*** Opening MATERIALS PROVIDED ***

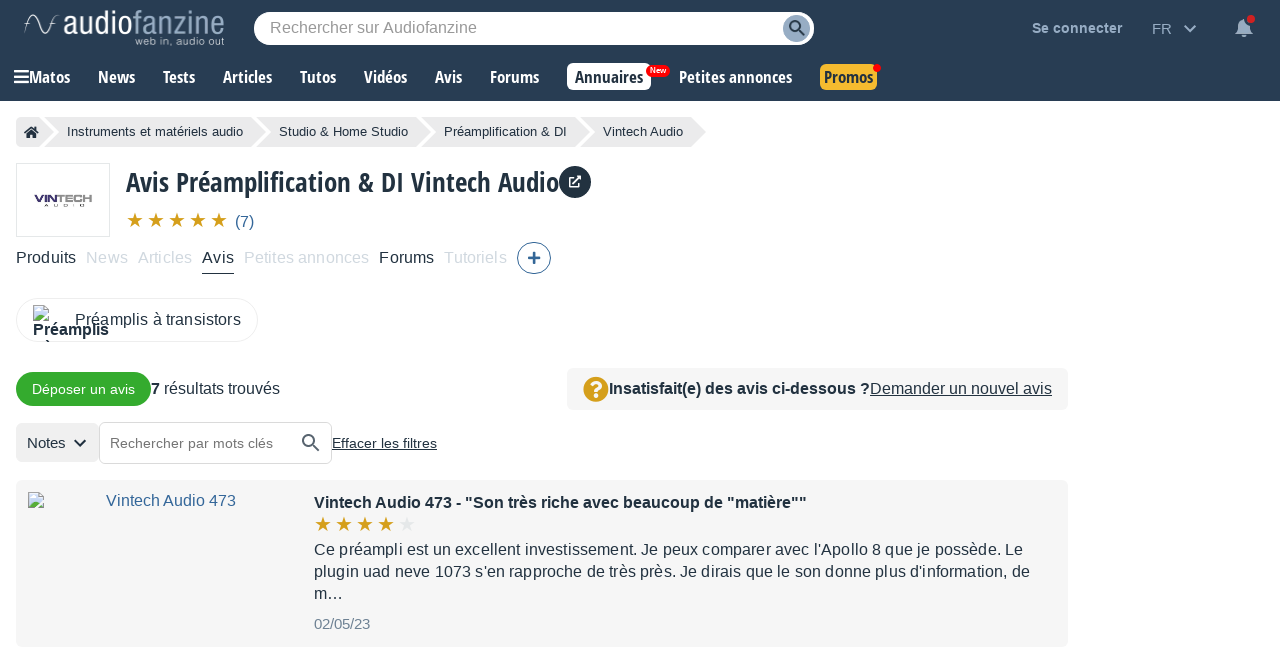

--- FILE ---
content_type: text/html; charset=utf-8
request_url: https://www.google.com/recaptcha/api2/aframe
body_size: 268
content:
<!DOCTYPE HTML><html><head><meta http-equiv="content-type" content="text/html; charset=UTF-8"></head><body><script nonce="pq-SJyQ0LEfP6ZRhmuZOzg">/** Anti-fraud and anti-abuse applications only. See google.com/recaptcha */ try{var clients={'sodar':'https://pagead2.googlesyndication.com/pagead/sodar?'};window.addEventListener("message",function(a){try{if(a.source===window.parent){var b=JSON.parse(a.data);var c=clients[b['id']];if(c){var d=document.createElement('img');d.src=c+b['params']+'&rc='+(localStorage.getItem("rc::a")?sessionStorage.getItem("rc::b"):"");window.document.body.appendChild(d);sessionStorage.setItem("rc::e",parseInt(sessionStorage.getItem("rc::e")||0)+1);localStorage.setItem("rc::h",'1768622001254');}}}catch(b){}});window.parent.postMessage("_grecaptcha_ready", "*");}catch(b){}</script></body></html>

--- FILE ---
content_type: application/javascript; charset=utf-8
request_url: https://fundingchoicesmessages.google.com/f/AGSKWxWzeoIAAm-vnRJrgLvZMWR62PgtgSKl98H-U6sLrzwYVrIUD3-vLvZ2ld_fgi2tZqe-Tk8wyAjsFaFI6q6RWPBzVJhDkkts6czkgzEsGF02ivGSLRoaH7eEIbNIYVJp5uTmha-xhPEQHd6RLePOnoXDzkMtfGzmXZ3r3T0GwE06NJ70sdycCm8ETKh-/_.ad.final./advertlayer.?adPageCd=/advert36./ad/special.
body_size: -1289
content:
window['1e5326c1-1a5a-42e3-875c-a1c07c2ce210'] = true;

*** Closing MATERIALS PROVIDED ***

• **ACTION ITEM**: In the data above, which lines have "google"? Report each of them.

• **RESPONSE AREA**:
request_url: https://www.google.com/recaptcha/api2/aframe
<!DOCTYPE HTML><html><head><meta http-equiv="content-type" content="text/html; charset=UTF-8"></head><body><script nonce="pq-SJyQ0LEfP6ZRhmuZOzg">/** Anti-fraud and anti-abuse applications only. See google.com/recaptcha */ try{var clients={'sodar':'https://pagead2.googlesyndication.com/pagead/sodar?'};window.addEventListener("message",function(a){try{if(a.source===window.parent){var b=JSON.parse(a.data);var c=clients[b['id']];if(c){var d=document.createElement('img');d.src=c+b['params']+'&rc='+(localStorage.getItem("rc::a")?sessionStorage.getItem("rc::b"):"");window.document.body.appendChild(d);sessionStorage.setItem("rc::e",parseInt(sessionStorage.getItem("rc::e")||0)+1);localStorage.setItem("rc::h",'1768622001254');}}}catch(b){}});window.parent.postMessage("_grecaptcha_ready", "*");}catch(b){}</script></body></html>
request_url: https://fundingchoicesmessages.google.com/f/AGSKWxWzeoIAAm-vnRJrgLvZMWR62PgtgSKl98H-U6sLrzwYVrIUD3-vLvZ2ld_fgi2tZqe-Tk8wyAjsFaFI6q6RWPBzVJhDkkts6czkgzEsGF02ivGSLRoaH7eEIbNIYVJp5uTmha-xhPEQHd6RLePOnoXDzkMtfGzmXZ3r3T0GwE06NJ70sdycCm8ETKh-/_.ad.final./advertlayer.?adPageCd=/advert36./ad/special.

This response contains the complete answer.